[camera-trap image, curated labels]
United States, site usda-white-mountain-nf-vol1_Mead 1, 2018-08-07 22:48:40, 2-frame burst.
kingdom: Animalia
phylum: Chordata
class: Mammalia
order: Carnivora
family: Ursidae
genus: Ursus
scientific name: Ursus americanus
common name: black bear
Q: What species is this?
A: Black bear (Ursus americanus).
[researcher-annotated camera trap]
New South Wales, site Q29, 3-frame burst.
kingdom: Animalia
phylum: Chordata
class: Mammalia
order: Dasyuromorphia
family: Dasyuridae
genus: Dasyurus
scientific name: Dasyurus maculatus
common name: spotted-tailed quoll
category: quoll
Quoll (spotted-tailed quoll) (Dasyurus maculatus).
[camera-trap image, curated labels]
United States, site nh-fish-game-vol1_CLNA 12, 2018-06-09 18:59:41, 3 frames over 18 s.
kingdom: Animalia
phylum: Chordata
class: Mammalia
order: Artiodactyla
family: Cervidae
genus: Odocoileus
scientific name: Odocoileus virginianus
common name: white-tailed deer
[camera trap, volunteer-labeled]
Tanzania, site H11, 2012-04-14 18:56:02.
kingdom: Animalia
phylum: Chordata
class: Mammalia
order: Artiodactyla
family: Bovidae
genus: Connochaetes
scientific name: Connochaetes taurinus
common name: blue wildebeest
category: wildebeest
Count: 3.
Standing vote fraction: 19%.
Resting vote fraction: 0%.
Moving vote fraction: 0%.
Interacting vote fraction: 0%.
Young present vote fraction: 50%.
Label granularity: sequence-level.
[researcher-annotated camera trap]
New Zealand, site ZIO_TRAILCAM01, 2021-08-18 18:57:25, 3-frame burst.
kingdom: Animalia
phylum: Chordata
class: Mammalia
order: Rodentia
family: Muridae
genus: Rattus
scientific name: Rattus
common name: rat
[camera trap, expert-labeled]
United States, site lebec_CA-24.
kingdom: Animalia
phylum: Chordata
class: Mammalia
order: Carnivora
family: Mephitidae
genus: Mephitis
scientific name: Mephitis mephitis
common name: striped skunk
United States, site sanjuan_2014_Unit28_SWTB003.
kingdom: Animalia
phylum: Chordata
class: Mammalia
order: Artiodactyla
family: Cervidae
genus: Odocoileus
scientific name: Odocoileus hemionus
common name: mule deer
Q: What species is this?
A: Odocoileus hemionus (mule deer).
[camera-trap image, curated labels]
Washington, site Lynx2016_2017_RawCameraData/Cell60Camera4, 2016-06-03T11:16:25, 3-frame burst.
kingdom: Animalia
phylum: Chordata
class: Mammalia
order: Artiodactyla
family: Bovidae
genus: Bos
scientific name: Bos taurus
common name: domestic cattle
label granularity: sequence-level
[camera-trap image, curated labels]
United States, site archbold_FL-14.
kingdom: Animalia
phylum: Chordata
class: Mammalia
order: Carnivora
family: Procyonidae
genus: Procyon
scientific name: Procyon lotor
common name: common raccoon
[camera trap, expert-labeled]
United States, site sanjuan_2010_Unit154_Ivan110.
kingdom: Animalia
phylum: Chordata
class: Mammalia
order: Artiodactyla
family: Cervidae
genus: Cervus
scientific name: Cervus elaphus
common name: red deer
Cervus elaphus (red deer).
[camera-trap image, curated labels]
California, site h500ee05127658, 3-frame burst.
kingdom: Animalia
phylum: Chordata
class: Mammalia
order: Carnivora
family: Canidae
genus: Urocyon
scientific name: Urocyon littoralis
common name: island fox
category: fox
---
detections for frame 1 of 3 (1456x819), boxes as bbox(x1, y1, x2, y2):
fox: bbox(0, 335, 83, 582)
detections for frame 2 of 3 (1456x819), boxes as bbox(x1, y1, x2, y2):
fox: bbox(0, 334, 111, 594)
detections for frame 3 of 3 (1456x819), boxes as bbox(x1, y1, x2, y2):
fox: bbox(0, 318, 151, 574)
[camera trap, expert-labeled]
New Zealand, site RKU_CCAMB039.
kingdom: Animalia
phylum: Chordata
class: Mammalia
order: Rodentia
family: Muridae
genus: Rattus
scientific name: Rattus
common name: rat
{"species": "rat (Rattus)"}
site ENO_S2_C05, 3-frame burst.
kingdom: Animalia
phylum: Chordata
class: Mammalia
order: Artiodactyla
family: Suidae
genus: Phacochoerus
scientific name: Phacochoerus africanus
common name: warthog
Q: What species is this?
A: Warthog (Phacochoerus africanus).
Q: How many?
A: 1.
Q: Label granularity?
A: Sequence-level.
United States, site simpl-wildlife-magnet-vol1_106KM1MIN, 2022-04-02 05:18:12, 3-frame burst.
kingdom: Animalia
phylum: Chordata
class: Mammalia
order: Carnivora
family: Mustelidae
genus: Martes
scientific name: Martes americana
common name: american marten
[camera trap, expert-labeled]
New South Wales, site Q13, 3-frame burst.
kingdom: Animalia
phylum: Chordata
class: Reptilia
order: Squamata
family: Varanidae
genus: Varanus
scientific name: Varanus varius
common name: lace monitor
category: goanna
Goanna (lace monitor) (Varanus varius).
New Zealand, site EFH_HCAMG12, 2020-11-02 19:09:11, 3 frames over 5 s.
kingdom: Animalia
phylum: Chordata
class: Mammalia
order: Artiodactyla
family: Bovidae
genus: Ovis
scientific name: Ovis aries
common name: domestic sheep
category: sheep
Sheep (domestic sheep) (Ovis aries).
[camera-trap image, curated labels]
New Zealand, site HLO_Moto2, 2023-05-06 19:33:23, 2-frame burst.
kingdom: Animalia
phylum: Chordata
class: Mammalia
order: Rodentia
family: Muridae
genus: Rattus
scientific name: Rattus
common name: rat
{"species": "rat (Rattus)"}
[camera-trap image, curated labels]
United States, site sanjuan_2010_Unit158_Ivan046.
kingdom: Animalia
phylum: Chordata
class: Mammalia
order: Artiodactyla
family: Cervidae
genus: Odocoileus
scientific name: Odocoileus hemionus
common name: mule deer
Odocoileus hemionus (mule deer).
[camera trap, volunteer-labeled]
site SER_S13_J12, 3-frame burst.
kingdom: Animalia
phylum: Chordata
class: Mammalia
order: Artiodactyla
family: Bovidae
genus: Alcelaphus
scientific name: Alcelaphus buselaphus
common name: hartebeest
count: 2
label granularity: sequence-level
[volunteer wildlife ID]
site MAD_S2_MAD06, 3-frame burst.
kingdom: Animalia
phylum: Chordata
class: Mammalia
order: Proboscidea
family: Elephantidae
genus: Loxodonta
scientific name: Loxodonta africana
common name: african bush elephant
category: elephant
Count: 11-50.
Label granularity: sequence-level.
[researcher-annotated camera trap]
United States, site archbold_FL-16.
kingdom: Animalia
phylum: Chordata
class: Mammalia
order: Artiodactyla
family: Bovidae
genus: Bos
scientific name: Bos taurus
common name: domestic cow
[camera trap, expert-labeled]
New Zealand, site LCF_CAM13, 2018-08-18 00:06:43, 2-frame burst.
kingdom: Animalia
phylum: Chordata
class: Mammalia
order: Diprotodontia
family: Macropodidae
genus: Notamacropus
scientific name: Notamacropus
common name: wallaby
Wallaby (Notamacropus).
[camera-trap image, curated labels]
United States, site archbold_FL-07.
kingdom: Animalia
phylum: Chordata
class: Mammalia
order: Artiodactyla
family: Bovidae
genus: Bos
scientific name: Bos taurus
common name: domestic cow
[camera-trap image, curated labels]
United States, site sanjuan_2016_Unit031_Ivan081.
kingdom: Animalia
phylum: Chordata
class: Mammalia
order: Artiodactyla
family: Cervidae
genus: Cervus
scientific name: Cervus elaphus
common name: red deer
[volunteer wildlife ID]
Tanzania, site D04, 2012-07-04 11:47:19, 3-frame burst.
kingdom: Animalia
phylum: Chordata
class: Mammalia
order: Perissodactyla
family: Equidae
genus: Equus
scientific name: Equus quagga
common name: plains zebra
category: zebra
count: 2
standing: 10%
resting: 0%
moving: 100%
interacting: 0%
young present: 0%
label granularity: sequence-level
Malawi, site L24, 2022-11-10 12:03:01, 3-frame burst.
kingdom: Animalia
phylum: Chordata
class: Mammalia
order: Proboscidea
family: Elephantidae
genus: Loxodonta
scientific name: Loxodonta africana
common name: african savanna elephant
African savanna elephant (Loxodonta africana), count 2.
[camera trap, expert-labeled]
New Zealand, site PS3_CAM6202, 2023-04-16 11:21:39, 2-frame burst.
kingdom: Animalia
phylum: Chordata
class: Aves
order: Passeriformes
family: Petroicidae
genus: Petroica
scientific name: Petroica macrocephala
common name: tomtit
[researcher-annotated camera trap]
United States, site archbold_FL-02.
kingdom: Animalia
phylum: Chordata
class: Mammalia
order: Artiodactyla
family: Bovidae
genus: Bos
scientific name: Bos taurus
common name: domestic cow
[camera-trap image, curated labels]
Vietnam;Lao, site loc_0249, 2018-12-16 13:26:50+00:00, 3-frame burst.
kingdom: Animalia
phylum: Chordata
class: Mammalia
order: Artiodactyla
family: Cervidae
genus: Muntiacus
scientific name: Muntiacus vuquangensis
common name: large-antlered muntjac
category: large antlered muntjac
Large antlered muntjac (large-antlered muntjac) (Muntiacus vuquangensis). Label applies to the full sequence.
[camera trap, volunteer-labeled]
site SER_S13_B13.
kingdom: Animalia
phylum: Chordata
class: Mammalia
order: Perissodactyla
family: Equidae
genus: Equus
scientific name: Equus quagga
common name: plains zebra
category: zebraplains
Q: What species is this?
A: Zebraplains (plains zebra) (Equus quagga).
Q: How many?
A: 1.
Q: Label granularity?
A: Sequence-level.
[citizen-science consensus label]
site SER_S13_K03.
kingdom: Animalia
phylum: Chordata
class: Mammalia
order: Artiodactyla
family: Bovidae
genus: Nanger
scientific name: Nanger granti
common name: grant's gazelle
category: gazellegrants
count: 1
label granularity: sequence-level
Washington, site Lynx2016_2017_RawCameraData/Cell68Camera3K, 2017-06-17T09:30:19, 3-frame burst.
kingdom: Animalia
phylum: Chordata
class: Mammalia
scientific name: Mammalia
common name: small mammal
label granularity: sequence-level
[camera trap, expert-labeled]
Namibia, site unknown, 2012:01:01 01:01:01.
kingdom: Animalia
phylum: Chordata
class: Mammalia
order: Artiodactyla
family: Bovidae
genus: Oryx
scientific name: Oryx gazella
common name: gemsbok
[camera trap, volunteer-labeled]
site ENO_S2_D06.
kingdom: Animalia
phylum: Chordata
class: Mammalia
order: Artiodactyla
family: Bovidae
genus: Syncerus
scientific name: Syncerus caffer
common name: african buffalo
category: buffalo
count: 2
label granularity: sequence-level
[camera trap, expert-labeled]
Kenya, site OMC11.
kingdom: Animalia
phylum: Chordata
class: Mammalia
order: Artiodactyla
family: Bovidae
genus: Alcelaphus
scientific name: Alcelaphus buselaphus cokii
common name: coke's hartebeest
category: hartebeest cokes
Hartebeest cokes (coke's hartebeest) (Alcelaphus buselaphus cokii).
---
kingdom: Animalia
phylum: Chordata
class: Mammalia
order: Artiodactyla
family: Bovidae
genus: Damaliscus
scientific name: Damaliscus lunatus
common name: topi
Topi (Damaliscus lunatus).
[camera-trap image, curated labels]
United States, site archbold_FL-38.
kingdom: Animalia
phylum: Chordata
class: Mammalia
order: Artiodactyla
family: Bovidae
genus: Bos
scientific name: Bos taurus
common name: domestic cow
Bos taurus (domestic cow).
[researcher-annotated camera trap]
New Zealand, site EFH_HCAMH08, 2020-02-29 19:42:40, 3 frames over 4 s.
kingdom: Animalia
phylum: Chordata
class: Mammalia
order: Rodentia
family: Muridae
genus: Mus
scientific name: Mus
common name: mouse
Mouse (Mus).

·····

— What to produce —
Only lines with the word "present" are wanted; pull each of them from the records.

— Task answer —
Young present vote fraction: 50%.
young present: 0%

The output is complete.